Core module biomarker identification with network exploration for breast cancer metastasis
© Yang et al; licensee BioMed Central Ltd. 2012
Received: 16 September 2011
Accepted: 18 January 2012
Published: 18 January 2012
In a complex disease, the expression of many genes can be significantly altered, leading to the appearance of a differentially expressed "disease module". Some of these genes directly correspond to the disease phenotype, (i.e. "driver" genes), while others represent closely-related first-degree neighbours in gene interaction space. The remaining genes consist of further removed "passenger" genes, which are often not directly related to the original cause of the disease.

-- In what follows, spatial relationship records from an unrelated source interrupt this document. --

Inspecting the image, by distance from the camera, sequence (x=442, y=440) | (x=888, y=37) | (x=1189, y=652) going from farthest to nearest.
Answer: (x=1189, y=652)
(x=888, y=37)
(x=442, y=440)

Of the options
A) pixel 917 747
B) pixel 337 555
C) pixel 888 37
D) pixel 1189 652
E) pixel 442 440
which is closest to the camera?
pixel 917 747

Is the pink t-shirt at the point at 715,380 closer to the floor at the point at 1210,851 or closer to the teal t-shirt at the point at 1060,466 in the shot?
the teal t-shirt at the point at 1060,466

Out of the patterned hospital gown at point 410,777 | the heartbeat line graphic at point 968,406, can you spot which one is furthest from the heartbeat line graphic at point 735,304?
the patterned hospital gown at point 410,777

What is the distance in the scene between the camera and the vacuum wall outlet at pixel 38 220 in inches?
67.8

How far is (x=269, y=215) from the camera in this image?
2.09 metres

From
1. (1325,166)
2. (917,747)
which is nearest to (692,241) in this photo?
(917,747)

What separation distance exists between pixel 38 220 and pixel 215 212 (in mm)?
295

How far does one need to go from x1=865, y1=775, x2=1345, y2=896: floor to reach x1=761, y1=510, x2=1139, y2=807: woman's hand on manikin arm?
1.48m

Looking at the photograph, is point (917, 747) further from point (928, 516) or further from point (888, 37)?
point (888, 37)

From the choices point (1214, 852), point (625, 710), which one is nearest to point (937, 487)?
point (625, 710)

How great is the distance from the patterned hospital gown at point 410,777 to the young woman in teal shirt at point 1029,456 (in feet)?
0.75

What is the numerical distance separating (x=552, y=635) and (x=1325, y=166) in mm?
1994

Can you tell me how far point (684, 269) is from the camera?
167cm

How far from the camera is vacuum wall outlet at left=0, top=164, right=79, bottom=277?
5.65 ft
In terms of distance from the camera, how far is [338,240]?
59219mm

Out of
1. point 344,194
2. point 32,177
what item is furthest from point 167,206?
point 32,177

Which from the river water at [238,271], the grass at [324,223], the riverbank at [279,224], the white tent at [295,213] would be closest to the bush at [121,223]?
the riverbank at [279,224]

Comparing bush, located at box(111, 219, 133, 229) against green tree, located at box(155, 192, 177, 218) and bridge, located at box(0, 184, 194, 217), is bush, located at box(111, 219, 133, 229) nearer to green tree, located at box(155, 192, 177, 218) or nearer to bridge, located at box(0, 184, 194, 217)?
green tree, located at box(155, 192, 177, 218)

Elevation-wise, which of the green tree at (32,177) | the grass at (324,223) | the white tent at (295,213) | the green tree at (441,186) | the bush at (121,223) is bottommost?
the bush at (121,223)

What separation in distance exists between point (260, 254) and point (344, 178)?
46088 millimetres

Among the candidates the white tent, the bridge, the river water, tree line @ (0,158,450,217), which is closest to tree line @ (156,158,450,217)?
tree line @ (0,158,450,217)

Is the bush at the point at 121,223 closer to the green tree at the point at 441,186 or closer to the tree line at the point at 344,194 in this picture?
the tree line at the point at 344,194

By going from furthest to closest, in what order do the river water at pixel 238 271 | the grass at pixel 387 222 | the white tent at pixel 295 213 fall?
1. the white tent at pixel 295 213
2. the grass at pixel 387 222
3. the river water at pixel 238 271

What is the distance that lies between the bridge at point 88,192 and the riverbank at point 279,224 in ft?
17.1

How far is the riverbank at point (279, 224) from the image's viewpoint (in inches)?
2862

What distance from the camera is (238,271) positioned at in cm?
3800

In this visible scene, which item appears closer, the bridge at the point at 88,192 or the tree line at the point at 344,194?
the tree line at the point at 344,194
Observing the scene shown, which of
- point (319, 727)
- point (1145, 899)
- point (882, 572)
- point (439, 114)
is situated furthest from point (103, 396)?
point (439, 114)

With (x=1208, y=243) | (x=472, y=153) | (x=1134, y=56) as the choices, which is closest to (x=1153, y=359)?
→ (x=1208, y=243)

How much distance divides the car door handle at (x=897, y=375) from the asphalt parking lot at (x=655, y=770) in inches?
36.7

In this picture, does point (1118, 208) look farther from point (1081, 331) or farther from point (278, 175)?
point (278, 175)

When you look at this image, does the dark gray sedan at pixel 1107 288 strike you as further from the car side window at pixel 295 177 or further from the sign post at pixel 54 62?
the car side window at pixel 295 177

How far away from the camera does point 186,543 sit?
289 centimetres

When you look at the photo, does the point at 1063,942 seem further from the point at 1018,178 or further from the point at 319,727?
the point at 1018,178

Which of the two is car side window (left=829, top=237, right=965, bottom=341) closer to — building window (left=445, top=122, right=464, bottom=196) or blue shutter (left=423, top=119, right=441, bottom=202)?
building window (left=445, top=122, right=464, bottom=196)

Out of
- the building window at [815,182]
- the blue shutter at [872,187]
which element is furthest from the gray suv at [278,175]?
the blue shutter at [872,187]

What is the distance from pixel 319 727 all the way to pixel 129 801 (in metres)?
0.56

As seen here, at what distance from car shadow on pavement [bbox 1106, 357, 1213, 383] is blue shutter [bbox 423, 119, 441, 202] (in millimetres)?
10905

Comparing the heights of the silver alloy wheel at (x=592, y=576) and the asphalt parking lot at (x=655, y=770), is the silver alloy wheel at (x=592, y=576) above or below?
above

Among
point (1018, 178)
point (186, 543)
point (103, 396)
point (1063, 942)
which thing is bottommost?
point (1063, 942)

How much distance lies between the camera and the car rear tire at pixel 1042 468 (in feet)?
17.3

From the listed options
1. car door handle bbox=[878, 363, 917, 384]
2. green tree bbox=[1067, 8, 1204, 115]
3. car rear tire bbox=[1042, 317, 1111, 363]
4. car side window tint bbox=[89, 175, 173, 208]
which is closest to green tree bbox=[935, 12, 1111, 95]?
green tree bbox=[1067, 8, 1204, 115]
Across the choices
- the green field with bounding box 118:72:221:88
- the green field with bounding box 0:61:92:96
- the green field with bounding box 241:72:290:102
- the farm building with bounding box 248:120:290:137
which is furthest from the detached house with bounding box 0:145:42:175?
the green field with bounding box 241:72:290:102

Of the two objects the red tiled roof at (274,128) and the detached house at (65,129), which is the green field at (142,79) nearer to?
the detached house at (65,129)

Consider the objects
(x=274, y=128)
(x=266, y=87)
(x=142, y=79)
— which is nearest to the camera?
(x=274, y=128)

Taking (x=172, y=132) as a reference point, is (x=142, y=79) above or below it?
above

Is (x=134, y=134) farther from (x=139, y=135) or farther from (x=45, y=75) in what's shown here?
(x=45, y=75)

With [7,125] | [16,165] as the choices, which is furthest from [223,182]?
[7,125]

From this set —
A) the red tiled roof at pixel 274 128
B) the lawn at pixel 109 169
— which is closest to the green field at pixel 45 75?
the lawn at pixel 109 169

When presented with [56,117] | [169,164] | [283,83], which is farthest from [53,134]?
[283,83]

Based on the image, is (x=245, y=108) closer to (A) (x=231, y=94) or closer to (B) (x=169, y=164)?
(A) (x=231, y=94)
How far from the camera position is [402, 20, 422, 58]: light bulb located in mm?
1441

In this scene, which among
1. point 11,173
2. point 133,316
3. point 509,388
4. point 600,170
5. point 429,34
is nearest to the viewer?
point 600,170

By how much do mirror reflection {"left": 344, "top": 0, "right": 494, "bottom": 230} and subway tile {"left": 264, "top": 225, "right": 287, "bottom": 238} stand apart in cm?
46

For prognostic and diagnostic purposes, it is crucial to be able to separate the group of "driver" genes and their first-degree neighbours, (i.e. "core module") from the general "disease module".
We have developed COMBINER: COre Module Biomarker Identification with Network ExploRation. COMBINER is a novel pathway-based approach for selecting highly reproducible discriminative biomarkers. We applied COMBINER to three benchmark breast cancer datasets for identifying prognostic biomarkers. COMBINER-derived biomarkers exhibited 10-fold higher reproducibility than other methods, with up to 30-fold greater enrichment for known cancer-related genes, and 4-fold enrichment for known breast cancer susceptible genes. More than 50% and 40% of the resulting biomarkers were cancer and breast cancer specific, respectively. The identified modules were overlaid onto a map of intracellular pathways that comprehensively highlighted the hallmarks of cancer. Furthermore, we constructed a global regulatory network intertwining several functional clusters and uncovered 13 confident "driver" genes of breast cancer metastasis.
COMBINER can efficiently and robustly identify disease core module genes and construct their associated regulatory network. In the same way, it is potentially applicable in the characterization of any disease that can be probed with microarrays.
In recent years, gene expression signatures based on DNA microarray technology have proven useful for predicting the risk of breast cancer. Agendia's MammaPrint has become the first FDA-cleared breast cancer prognosis marker chip containing 70 gene signatures . Many other microarray-based biomarkers, such as 76 gene signatures  have been derived using independent data sources. However, there are only three overlaps between MammaPrint's 70-gene and Wang's 76-gene signatures. Furthermore, many of these markers are functionally unrelated to breast cancer. In order to identify robust, functionally relevant disease biomarkers, it is crucial to find gene signatures that are consistent in various data sources.
A complex disease such as breast cancer results in many differentially expressed genes (DEGs), which together can be used to construct a "disease module" network . Some of these DEGs directly correspond to the disease phenotype (i.e. "driver" genes). The expression changes enacted on the driver genes lead to a cascade of changes of other genes: initially to their first-degree interaction neighbors , followed by downstream effects to so-called "passenger" genes. Due to their direct relevance to the biology of the disease in question, the expression changes of the driver genes and their first-degree neighbours (i.e. members of the "core module"), should be more consistent than those of the passenger genes when compared across independent cohorts. However, it is often difficult to separate the core module from the passenger genes for a given disease [5, 6]. In this paper, we aim to isolate the core module from the more general disease module and further identify the driver genes using network analysis.
The most intuitive way of finding the disease core module is to identify the Differential Expressed Genes (DEGs) over various cohorts. Unfortunately, the typically larger number of passenger genes in each cohort will contribute to the majority of gene overlaps, due to statistical chance. A more biologically-motivated technique for identifying the core module is to find overlapping differentially expressed pathways. However, a pathway may also contain hundreds of genes with respect to the disease in question, while only a functional submodule (a small group of genes) is differentially expressed. These submodules are often overlooked in pathway enrichment analysis.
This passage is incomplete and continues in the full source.